Selected Reviews of Group

Kirkus Reviews: “Tate documents her alternately loving and confrontational encounters with fellow group members, but most of the book focuses on her many attempts to find the perfect man.”

Lori Gottlieb, author of Maybe You Should Talk to Someone (see previous posts, “Therapist in Therapy” and “What Is Therapy?“) : “It takes courage to bare your soul in front of a therapist, but when you add six strangers to the mix, it becomes an act of faith. In Group, Christie Tate takes us on a journey that’s heartbreaking and hilarious, surprising and redemptive—and, ultimately, a testament to the power of connection. Perhaps the greatest act of bravery is that Tate shared her story with us, and how lucky we are that she did.”

Ada Calhoun, author of Why We Can’t Sleep (see previous post here): “In this therapeutic page-turner, a boon especially to women struggling with loss, loneliness, or imposter syndrome, Christie Tate tells the story of how she overcame trauma and found love. Her hard-won strategy is as simple to say as it is tough to do: keep showing up.”

May 13

Secrecy Versus Privacy: Thoughts on Their Differences

Secrecy is the act of hiding information. Privacy is about being unobserved — being able to have my own experience of life without the eyes of anyone else on me.” Bruce Muzik

Your Right to Privacy

In your closest relationships, can/should you still have privacy in this day and age? Peggy Drexler, PhD, Psychology Today, has posted on this issue. She draws this conclusion:

There is a place for privacy in loving, trusting relationships, and it’s important to remember that a person’s need for privacy doesn’t mean he’s up to no good. Similarly, naming your significant other to your shortlist of those with access [to email, phone, etc.] does not necessarily mean you have intimacy or connection…

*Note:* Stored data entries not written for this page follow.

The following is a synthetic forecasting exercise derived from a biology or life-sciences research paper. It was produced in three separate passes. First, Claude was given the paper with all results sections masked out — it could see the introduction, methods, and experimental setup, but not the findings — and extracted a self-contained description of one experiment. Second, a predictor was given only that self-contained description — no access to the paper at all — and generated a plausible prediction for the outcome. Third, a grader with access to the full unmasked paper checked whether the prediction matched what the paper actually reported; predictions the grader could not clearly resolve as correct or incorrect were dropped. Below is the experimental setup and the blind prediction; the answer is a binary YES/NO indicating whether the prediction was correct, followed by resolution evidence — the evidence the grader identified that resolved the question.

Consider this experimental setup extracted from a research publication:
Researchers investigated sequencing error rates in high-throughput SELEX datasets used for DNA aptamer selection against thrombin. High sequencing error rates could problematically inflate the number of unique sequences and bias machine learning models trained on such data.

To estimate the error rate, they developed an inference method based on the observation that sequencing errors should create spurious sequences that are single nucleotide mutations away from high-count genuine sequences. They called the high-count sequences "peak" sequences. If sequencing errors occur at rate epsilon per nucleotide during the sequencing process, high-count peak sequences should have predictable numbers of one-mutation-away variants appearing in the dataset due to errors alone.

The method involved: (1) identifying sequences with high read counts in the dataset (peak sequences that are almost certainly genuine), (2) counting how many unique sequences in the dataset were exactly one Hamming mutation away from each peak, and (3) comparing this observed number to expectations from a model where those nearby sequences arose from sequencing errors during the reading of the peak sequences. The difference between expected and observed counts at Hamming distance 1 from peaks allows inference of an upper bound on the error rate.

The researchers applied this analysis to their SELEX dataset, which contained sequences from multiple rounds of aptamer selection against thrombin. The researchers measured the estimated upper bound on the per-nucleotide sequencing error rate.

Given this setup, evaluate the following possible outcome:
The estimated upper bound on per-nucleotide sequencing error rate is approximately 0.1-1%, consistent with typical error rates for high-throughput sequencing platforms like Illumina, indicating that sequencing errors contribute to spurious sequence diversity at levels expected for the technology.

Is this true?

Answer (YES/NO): NO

But reading through messages—authorized or not—won’t make you feel any more connected, just as having access won’t prevent infidelity. What might? Trust and respect.

The Effects of Secrecy

Alex Stone, on Psychology Today, writes about the phenomenon of “high self-concealment“:

High self-concealers tend to be stressed out and depressed and have low self esteem. They suffer frequent headaches and back pain. People with secret memories fall sick more often and are less content than people with skeleton-free closets…

…Even just writing about a secret trauma on a scrap of paper and then burning it is enough to reap some physical and psychological rewards.

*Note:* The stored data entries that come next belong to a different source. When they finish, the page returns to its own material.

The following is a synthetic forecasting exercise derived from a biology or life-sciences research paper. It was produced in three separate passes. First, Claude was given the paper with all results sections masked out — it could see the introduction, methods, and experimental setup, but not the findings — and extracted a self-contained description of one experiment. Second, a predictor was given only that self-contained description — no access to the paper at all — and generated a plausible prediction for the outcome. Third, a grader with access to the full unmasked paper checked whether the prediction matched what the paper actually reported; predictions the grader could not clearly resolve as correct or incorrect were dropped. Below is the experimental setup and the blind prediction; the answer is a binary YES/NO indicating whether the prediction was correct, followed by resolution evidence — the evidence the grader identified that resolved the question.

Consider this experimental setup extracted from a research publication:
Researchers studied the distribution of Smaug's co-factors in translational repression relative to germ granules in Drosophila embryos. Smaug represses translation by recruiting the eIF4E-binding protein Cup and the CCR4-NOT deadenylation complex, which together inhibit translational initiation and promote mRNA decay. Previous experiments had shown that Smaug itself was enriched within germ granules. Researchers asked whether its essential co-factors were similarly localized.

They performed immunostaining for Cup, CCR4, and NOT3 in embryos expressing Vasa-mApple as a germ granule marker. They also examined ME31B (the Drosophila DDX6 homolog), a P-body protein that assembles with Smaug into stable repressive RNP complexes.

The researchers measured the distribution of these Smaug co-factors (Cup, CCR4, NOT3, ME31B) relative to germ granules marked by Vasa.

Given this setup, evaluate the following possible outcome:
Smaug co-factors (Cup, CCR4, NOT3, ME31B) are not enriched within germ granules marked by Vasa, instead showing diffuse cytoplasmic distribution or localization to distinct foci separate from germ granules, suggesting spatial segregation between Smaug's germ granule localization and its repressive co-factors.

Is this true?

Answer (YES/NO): YES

The connection between self-concealment and pathology makes more sense when one considers that, psychologically speaking, secrecy is a lot like lying. Keeping a secret in an interview, for instance, will often set off a polygraph machine, because it triggers the same physiological responses as lying, such as increased sweating and accelerated heart rate.

Some Benefits to Confessing Secrets

Dr. Alex Lickerman (Psychology Today) notes that if your secret is about something you’ve done, opening up is likely to:

  1. Reduce your guilt.
  2. Prevent the person or persons who would be hurt by learning the secret from finding out about it from someone else.
  3. Reduce the number of your offenses.

But not all secrets have to do with things you’ve done wrong. Many are about things done wrong to you. Childhood sexual abuse, for example.

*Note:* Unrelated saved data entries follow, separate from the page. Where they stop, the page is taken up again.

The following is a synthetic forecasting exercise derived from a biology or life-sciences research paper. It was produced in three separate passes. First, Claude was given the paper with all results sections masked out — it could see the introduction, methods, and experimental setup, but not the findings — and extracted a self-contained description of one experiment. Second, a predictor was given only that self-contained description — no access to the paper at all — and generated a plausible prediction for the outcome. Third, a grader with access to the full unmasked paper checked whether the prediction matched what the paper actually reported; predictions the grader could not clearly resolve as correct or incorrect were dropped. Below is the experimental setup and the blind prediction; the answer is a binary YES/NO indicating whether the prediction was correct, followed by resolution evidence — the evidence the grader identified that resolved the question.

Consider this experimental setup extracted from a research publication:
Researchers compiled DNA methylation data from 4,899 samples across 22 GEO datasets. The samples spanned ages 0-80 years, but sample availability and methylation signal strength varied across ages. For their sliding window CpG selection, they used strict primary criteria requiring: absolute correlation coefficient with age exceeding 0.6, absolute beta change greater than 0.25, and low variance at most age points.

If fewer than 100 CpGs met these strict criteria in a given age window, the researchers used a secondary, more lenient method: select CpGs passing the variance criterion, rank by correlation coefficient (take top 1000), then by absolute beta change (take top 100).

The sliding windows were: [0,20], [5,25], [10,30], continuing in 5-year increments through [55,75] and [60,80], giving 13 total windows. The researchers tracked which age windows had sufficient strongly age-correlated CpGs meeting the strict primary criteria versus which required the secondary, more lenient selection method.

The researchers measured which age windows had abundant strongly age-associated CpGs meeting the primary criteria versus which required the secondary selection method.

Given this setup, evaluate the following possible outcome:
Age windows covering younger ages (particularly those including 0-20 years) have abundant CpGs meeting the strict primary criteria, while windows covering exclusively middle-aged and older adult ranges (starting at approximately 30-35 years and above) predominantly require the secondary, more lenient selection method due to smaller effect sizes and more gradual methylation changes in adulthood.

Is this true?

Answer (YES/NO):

Or things about you that aren’t wrong but that others might judge. Being gay can fit into this category.

In any case, disclosing can prove helpful. Alcoholics Anonymous, as you may know, has a saying, “You’re only as sick as your secrets.”

And, physician/author Paul Tournier (1898-1986): “Nothing makes us so lonely as our secrets.”

On the other hand, are some things better left unsaid? Particularly if your secret is going to hurt someone else?

“I thought about how there are two types of secrets: the kind you want to keep in, and the kind you don’t dare to let out.” Ally CarterDon’t Judge a Girl by Her Cover

In the end, each of us has to decide what works or feels best. But telling at least one person (perhaps your therapist) is likely to bring a measure of healing relief.